_Short task_
What follows is a block of records; restate each one word for word.

_Dataset content_
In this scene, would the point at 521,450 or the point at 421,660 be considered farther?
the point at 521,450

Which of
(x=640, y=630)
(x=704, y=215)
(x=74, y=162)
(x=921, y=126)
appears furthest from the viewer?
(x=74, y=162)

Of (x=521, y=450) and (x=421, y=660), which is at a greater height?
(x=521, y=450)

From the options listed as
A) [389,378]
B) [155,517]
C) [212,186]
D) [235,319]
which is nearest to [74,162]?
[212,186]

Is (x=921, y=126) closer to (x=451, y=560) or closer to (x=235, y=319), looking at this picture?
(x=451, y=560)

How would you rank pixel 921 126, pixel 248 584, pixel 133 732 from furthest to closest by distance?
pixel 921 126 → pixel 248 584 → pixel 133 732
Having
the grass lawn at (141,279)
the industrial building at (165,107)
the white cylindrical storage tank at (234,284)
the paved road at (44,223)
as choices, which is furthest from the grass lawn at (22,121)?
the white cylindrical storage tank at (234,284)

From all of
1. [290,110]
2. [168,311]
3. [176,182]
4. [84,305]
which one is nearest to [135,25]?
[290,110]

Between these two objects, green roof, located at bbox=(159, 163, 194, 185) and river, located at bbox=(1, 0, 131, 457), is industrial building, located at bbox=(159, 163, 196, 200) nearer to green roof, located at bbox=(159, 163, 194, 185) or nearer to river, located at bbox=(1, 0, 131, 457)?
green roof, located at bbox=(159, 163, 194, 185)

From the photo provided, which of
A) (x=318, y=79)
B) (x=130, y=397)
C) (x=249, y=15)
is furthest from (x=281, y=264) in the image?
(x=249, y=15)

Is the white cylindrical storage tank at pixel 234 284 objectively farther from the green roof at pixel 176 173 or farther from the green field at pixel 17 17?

_Answer in full_
In this scene, would the point at 521,450 or the point at 421,660 be considered farther?
the point at 521,450

Which of
(x=640, y=630)
(x=704, y=215)
(x=74, y=162)
(x=921, y=126)
appears furthest from the viewer?
(x=74, y=162)

Of (x=521, y=450) and (x=421, y=660), which is at a greater height?
(x=521, y=450)

From the options listed as
A) [389,378]
B) [155,517]
C) [212,186]
D) [235,319]
which is nearest to [74,162]?
[212,186]

Is (x=921, y=126) closer to (x=451, y=560) or closer to (x=235, y=319), looking at this picture?
(x=451, y=560)

How would you rank pixel 921 126, pixel 248 584, pixel 133 732 from furthest to closest by distance?
pixel 921 126 → pixel 248 584 → pixel 133 732
Having
the grass lawn at (141,279)
the industrial building at (165,107)
the white cylindrical storage tank at (234,284)
the paved road at (44,223)
as choices, which is furthest from the grass lawn at (22,121)?
the white cylindrical storage tank at (234,284)

From all of
1. [290,110]
2. [168,311]
3. [176,182]
4. [84,305]
which one is nearest to [135,25]?
[290,110]

Between these two objects, green roof, located at bbox=(159, 163, 194, 185) and river, located at bbox=(1, 0, 131, 457), is industrial building, located at bbox=(159, 163, 196, 200) nearer to green roof, located at bbox=(159, 163, 194, 185) or nearer to river, located at bbox=(1, 0, 131, 457)?
green roof, located at bbox=(159, 163, 194, 185)

From the photo provided, which of
A) (x=318, y=79)
B) (x=130, y=397)
C) (x=249, y=15)
is furthest from (x=281, y=264) in the image?
(x=249, y=15)

Is the white cylindrical storage tank at pixel 234 284 objectively farther from the green roof at pixel 176 173 or farther from the green field at pixel 17 17?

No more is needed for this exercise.